Material to process Block Start

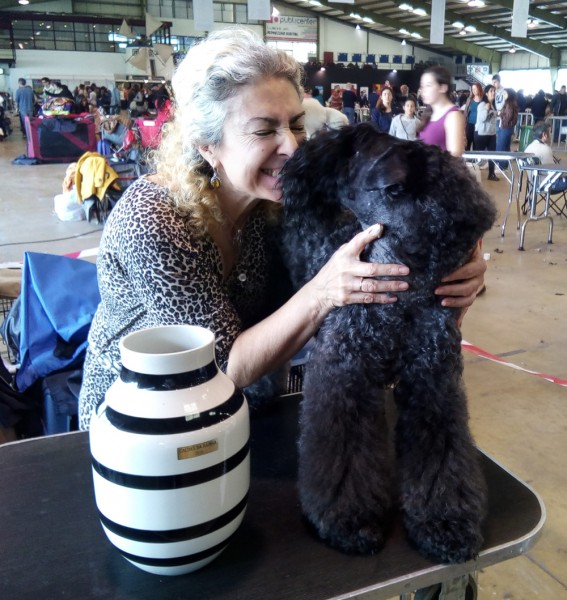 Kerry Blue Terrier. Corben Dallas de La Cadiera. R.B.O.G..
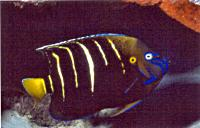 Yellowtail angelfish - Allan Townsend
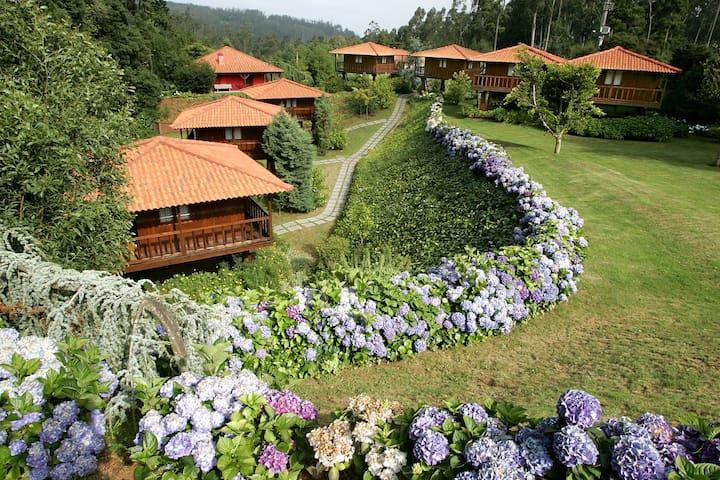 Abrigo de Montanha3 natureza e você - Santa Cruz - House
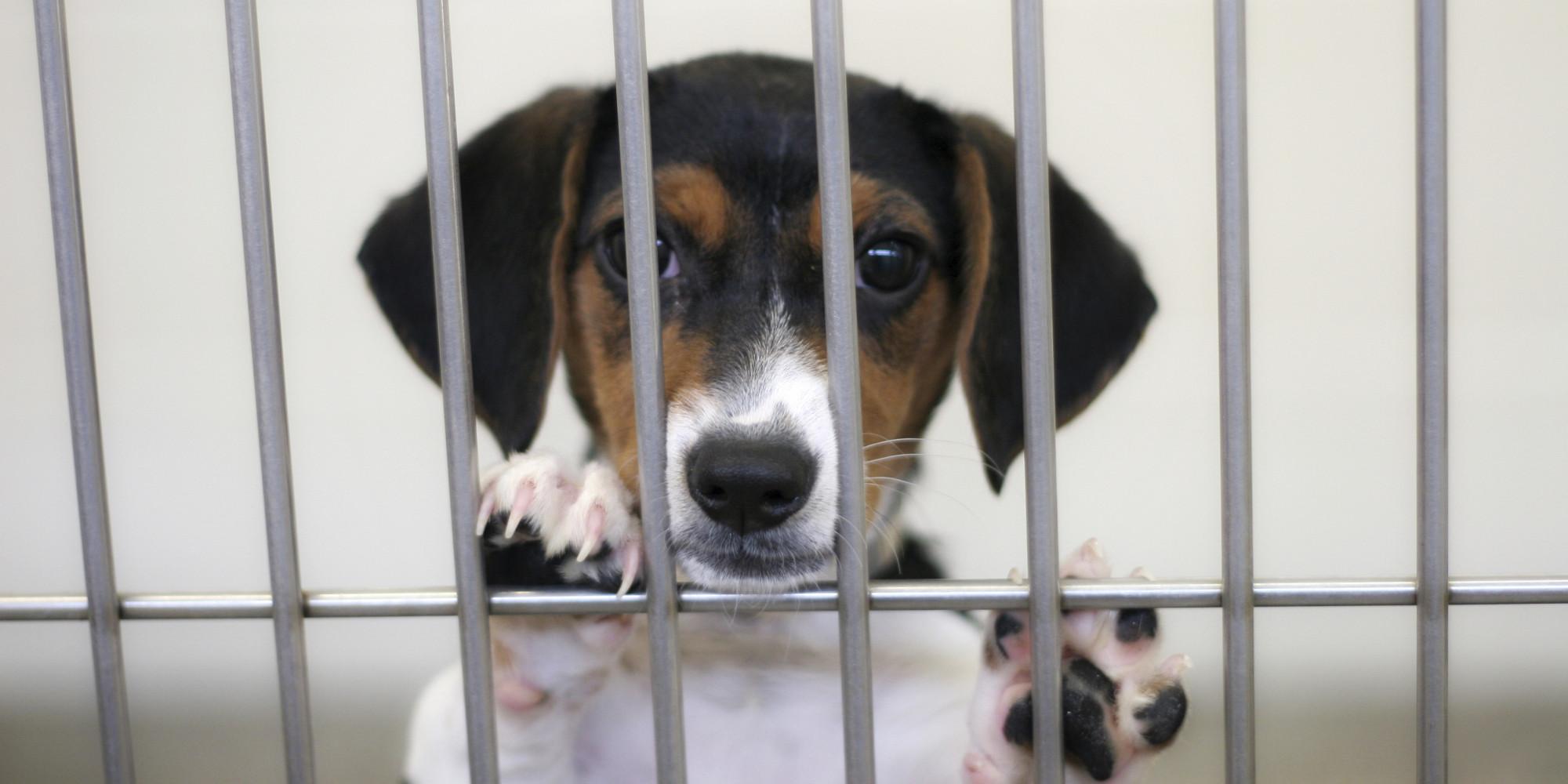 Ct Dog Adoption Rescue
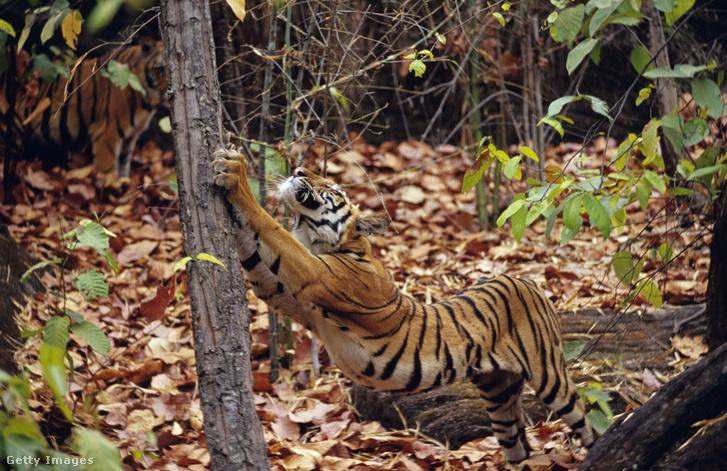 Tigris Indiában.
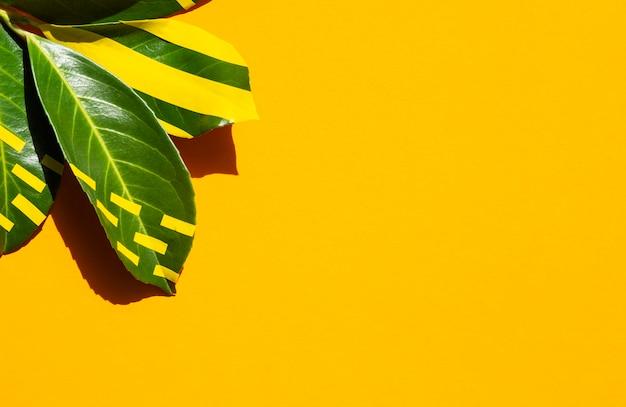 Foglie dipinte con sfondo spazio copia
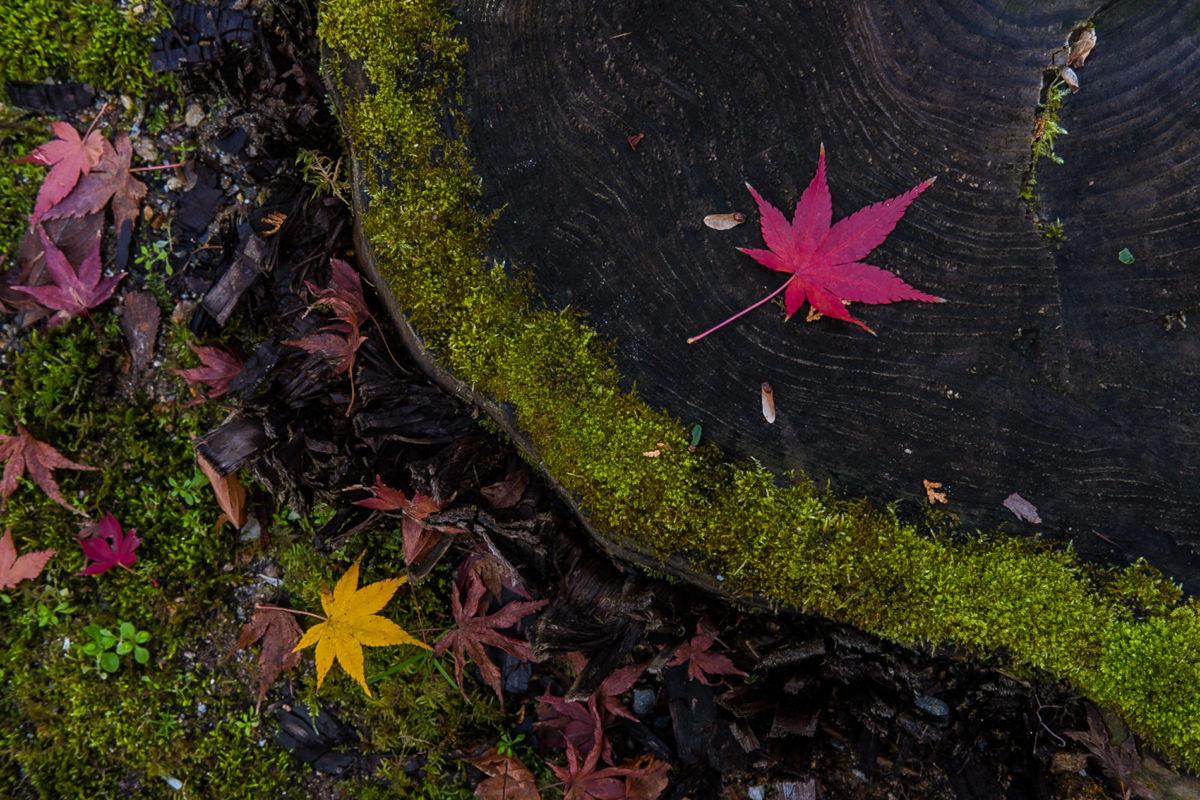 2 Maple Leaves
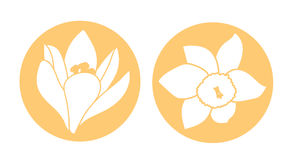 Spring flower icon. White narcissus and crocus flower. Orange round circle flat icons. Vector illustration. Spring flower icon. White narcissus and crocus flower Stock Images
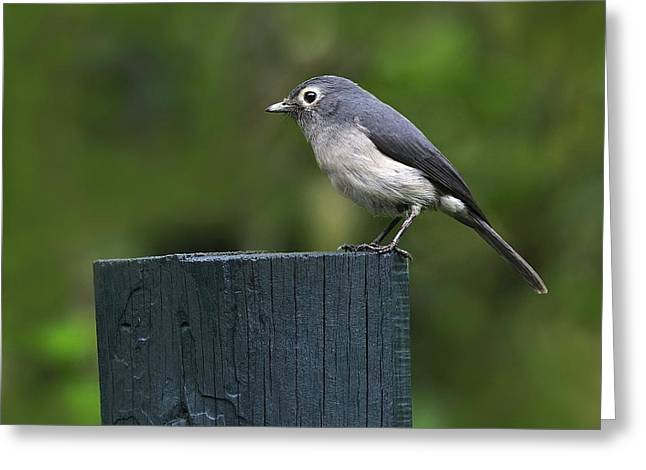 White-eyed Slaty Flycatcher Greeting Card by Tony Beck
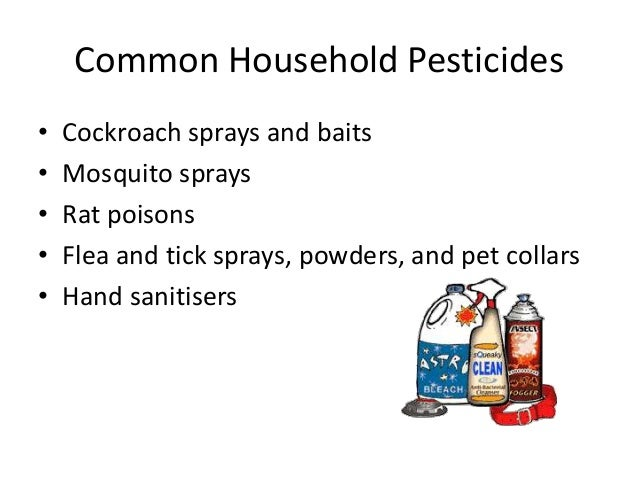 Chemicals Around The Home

Material to process Block End

**Work to be completed:** Please give again, word for word, the lines from the one containing "White-eyed Slaty Flycatcher" through the last line of the listing above, inclusive, and leave out pictures.

**Problem solution:**
 White-eyed Slaty Flycatcher Greeting Card by Tony Beck
 Chemicals Around The Home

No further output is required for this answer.